EXERCISE.
Take the lines from the one that contains "At what distance" through the one that contains "What is the", both included, and rewrite them as a numbered list without the blank lines. Use only those lines.

GIVEN INFORMATION.
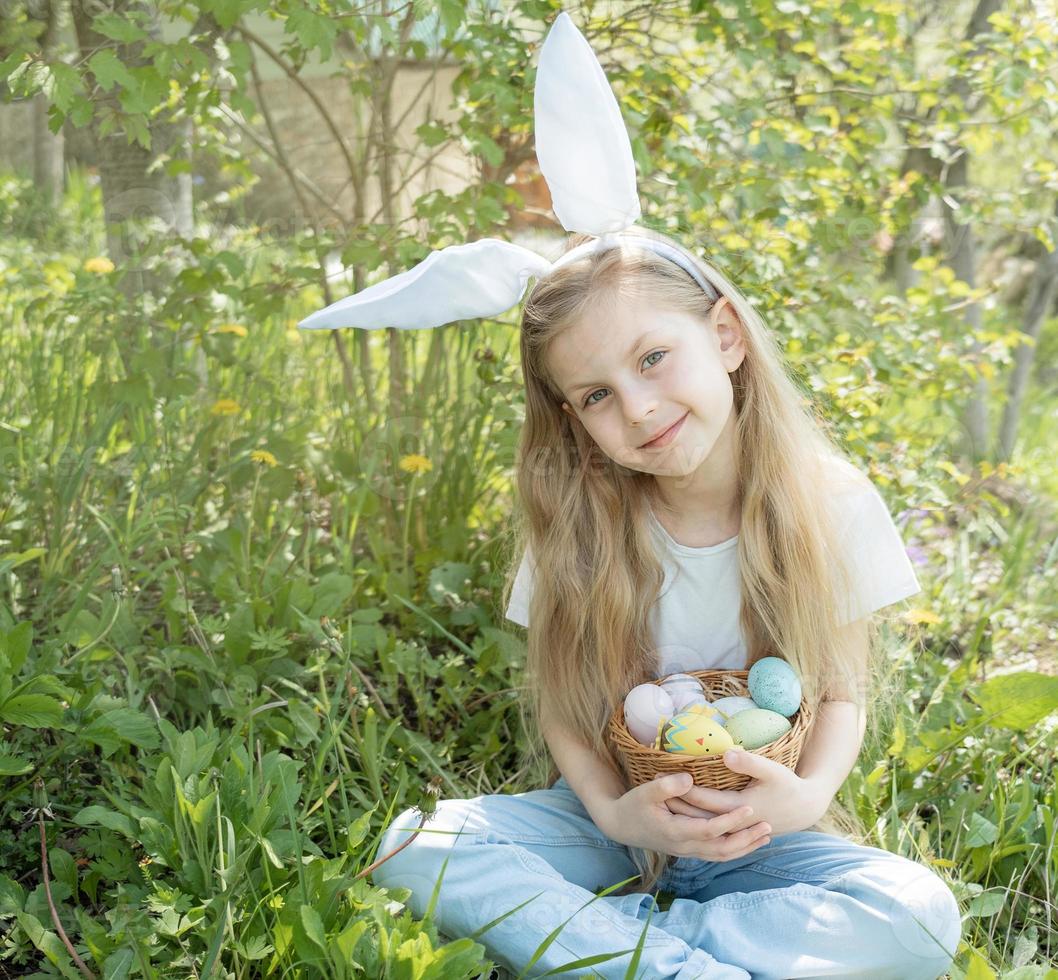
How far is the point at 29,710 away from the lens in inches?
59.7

...

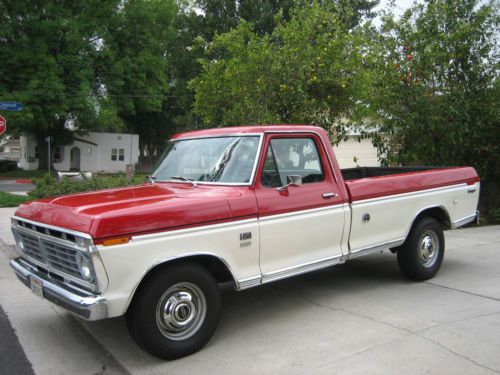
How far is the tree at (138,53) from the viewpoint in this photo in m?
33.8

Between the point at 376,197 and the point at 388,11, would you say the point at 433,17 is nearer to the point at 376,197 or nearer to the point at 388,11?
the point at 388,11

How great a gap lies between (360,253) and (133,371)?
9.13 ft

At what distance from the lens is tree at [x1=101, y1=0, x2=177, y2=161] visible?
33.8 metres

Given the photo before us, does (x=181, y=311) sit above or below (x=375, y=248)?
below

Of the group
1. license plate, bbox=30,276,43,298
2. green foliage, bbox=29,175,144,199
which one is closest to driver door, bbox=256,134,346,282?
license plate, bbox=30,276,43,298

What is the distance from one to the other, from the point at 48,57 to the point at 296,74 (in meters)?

COMPLETED EXERCISE.
1. At what distance from the lens is tree at [x1=101, y1=0, x2=177, y2=161] visible?
2. 33.8 metres
3. Given the photo before us, does (x=181, y=311) sit above or below (x=375, y=248)?
4. below
5. Of the group
6. 1. license plate, bbox=30,276,43,298
7. 2. green foliage, bbox=29,175,144,199
8. which one is closest to driver door, bbox=256,134,346,282?
9. license plate, bbox=30,276,43,298
10. What is the distance from one to the other, from the point at 48,57 to the point at 296,74 (in meters)?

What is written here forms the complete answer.